CHECK YOUR UNDERSTANDING:
- A) Answer these questions about the AI newsletter.
(i) What does the newsletter say Bill Gates suggests AI could make doctors for many cases?
(ii) What is the technique called in which the LLM creates and refines a prompt that you then feed back into it?
(iii) What framework does the example prompt ask the LLM to follow?
- B) Continue the AI newsletter from its final sentence.

TEXT SEGMENT:

● ● ● ● ● ● ●

In this issue of The AI Edge
🔥 Credentials Are Dead — In a world of AI abundance, it's not what you know on paper, it's what you can do that matters.
🧰 Meta Prompting, Mastered — A powerful framework to prompt your LLM to… write better prompts.
🎯 Certifications, AI Agents & Reality Checks — Why OpenAI's training push matters, and why most AI agent projects are built on shaky data foundations.
🔥 Signal, Not Noise
Having credentials is going to be irrelevant in the near future. The only differentiator is going to be if you can actually do the work at hand and adapt quickly. We, as a society, are largely to blame for this. Grade inflation, falling standards, and the willingness to accept mediocrity are the reasons for this. Diplomas aren't worth the paper they are printed on.
This isn't a bad thing. Credentials used to be an easy way to determine competence and experience. Now they aren’t. You can’t assume that because someone has a master’s degree or a specific certification that they have the subject matter expertise and the ability to apply it. It’s frankly easy mode to try a certification because you get a syllabus and plan, but that is so far from the real world. You're not given a syllabus when you start a job, and the skills need to succeed in the AI world are vastly different than what is being taught in college.
The risk is that the divide between the haves and the have nots is going to widen, and AI accelerates this trend. The people who are the best at what they do are going to get most of the gains. Each industry is going to resemble Hollywood, where are few of the top actors take home millions, but where the average in the US makes $56,000. The question is what happens when more and more people are sidelined in their job search? AI is helping mid to senior professionals, while augmenting and sometimes replacing entry level work. There may not be a talent pipeline at all if we don't hire entry level workers.
📌 Quick Hits
Bill Gates says goodbye to doctors — Bill Gates suggests AI could make doctors “irrelevant” for many cases. Is it visionary... or too soon? Either way, the disruption is real. Read more →
AI plays job market middleman — In a twisted loop, companies are using AI to reject candidates, while job seekers use AI to apply. Humans optional. Read more →
OpenAI: Embrace the 'I don't know' — New guidance tells models to admit uncertainty instead of hallucinating. A big step toward trust and fewer LLM-induced headaches. Read more →
🧰 Prompt of the Week
Why take so much time trying to think of and perfect your own prompt? Let the LLM create and refine a prompt that you can then feed back into it. This is called meta prompting. It's a powerful technique, and as you use it more I've found it works really well if you're struggling to refine your prompt and can help you tailor your prompts more effectively. Here is an example below:
"I'm trying to learn more about AI and machine learning. Can you help me design a prompt that I can use that will effectively teach me? I want it to follow this framework: Role -> Tasks -> Context -> Format -> Constraints -> Iteration."

● ● ● ● ● ● ●

Stored data entries
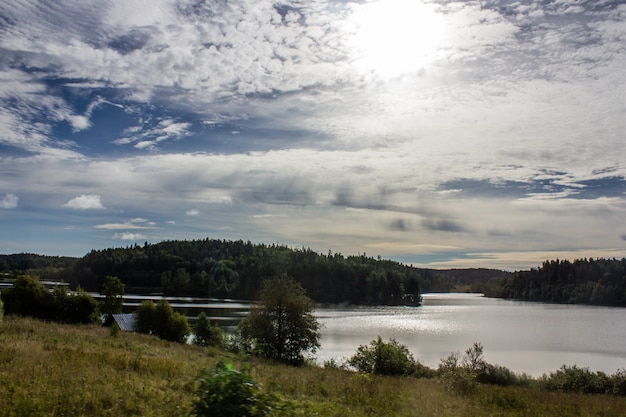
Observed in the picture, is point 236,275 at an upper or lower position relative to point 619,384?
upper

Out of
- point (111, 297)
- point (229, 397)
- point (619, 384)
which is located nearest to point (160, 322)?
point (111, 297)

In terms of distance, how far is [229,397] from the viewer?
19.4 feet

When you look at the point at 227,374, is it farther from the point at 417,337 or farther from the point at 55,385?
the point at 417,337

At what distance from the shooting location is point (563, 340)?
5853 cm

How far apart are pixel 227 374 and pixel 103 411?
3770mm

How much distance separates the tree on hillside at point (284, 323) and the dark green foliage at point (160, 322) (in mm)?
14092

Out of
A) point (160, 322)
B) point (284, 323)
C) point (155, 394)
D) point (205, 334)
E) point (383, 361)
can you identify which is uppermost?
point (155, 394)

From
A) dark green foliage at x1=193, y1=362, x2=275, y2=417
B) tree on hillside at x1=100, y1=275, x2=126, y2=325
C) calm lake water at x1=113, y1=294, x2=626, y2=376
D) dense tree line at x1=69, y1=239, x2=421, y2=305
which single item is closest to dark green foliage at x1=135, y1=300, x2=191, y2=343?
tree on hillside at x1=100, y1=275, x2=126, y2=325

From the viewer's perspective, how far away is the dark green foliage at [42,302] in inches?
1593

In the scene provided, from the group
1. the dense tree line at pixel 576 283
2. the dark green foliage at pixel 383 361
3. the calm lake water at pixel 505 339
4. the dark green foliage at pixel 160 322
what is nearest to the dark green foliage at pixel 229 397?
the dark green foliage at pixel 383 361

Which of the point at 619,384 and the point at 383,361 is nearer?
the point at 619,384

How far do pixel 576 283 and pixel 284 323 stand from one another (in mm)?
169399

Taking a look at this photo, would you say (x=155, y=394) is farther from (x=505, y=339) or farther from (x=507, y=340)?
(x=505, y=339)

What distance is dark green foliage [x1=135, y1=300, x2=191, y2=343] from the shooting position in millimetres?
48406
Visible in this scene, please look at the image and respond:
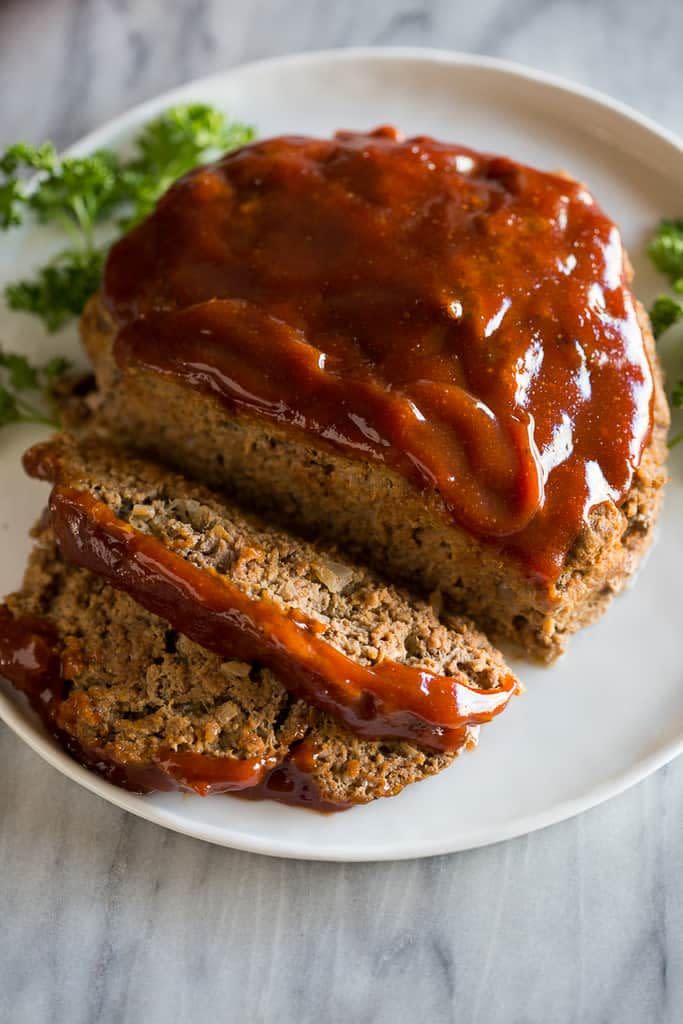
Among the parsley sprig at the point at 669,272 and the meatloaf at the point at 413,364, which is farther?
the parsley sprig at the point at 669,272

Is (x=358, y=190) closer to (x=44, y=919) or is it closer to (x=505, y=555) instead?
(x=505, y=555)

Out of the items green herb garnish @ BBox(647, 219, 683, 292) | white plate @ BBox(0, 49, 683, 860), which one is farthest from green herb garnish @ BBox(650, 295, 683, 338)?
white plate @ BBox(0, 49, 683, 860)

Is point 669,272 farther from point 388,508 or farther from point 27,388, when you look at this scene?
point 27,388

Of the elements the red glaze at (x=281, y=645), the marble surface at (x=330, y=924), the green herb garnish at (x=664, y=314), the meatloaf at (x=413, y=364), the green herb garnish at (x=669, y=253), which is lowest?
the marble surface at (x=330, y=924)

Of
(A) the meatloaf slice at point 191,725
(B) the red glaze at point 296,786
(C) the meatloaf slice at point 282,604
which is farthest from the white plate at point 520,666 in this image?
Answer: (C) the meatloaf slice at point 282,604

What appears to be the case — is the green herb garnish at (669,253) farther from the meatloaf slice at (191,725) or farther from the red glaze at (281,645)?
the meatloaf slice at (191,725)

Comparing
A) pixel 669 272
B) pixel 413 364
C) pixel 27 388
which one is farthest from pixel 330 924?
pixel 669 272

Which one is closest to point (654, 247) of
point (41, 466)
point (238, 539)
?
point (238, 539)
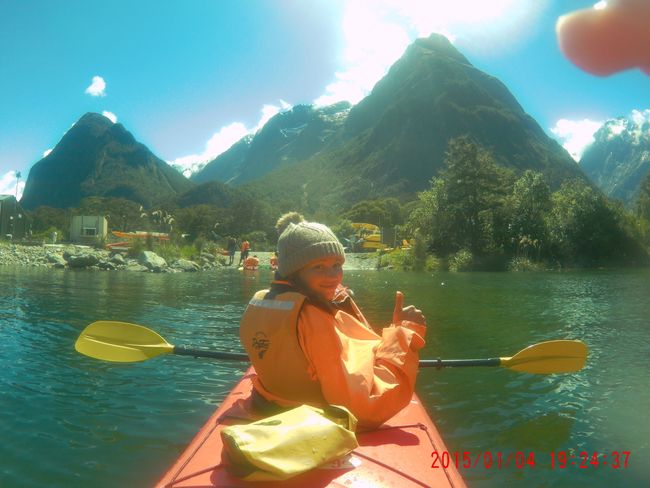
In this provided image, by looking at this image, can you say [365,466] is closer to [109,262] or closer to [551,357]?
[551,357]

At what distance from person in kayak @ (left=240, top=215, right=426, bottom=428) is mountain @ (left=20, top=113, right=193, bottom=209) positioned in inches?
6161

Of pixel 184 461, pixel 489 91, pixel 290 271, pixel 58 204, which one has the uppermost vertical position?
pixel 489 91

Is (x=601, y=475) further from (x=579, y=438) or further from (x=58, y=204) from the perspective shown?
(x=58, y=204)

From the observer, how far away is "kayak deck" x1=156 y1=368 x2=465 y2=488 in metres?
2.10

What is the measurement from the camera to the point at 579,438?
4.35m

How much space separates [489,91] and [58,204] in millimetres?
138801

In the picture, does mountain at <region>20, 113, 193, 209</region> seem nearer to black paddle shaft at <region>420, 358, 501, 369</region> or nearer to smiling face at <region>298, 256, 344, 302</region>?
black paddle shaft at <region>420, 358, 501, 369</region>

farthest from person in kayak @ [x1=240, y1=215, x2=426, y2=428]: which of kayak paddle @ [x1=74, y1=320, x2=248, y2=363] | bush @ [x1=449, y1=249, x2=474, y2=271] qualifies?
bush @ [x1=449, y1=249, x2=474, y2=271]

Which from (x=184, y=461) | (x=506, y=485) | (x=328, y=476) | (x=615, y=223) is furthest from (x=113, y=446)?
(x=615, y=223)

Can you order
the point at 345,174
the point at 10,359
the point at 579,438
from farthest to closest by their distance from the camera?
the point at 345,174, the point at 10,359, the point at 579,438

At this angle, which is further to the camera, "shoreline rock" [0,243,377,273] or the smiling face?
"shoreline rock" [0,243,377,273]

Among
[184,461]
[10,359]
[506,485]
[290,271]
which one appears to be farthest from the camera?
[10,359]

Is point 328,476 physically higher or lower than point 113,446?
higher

● ● ● ● ● ● ●

ANSWERS PROVIDED:
- A)
(i) "Irrelevant."
(ii) Meta prompting.
(iii) Role -> Tasks -> Context -> Format -> Constraints -> Iteration.

- B)
🎯 AI in the Wild
OpenAI is disrupting the job market with building out their Open AI Jobs Platform. They are offering an AI certification, which may be the rare certification that is worth it to get. They've committed to having 10 million Americans certified in AI by 2030. It's a great way to speed up the reskilling/upskilling, and you can bet that it will adapt as new techniques are discovered. There is also the OpenAI Academy, that has a combination of different learning opportunities and events.
And before you think I'm getting paid sponsorship from OpenAI, other major LLM companies are doing similar things. There is a walkthrough on how to build AI agents from Anthropic's site. Google has Gemini LearnLM, which is an AI assistant that can accelerate how you learn. I still hear people tell me today they don't know where to start or it is difficult to learn, but a simple 30 second search found these resources. The information is all out there, and the barrier now is the just the will to step outside of your comfort zone and be willing to feel like a novice.
💬 The AI Takeaway
AI agents are much more challenging to implement and govern in real life than any vendor or influencer will let on. The message is usually more agents = make more $$$$, and all the tough parts about having a data strategy and well governed data isn’t touched on. This is a huge mistake, and there is a going to be a big hangover when companies realize the millions they are spending on AI agents would be better allocated upstream to improving their data quality and governance.
And I get it. It's difficult to get people excited about data quality and governance. If you're lucky, there is neutral sentiment for these topics, and in most cases it skews slightly negative. What you'll find those, with AI agents or AI in general, is that eventually you have to come back to the data foundations. Data will always be the limiting factor, and if you focus on that first, you'll accelerate your AI journey. The question is, would you rather do the hard work now, and have to do it in 3 years and basically pause your AI efforts?
Agentic AI is going to follow an accelerated Gartner hype cycle, and I would argue that there will be some mini cycles built into it. It is a fast moving part of AI and many of the processes and standards are being made on the fly. Like traditional AI before it, Agentic AI shines where tasks are repeatable, rules can be created, and autonomy adds efficiency or scale. There also needs to be actual documented processes, which many companies struggle with. So if you really want to apply AI agents to your internal business problems, focus on the ones that meet this criteria, and you can implement it in a sustainable way.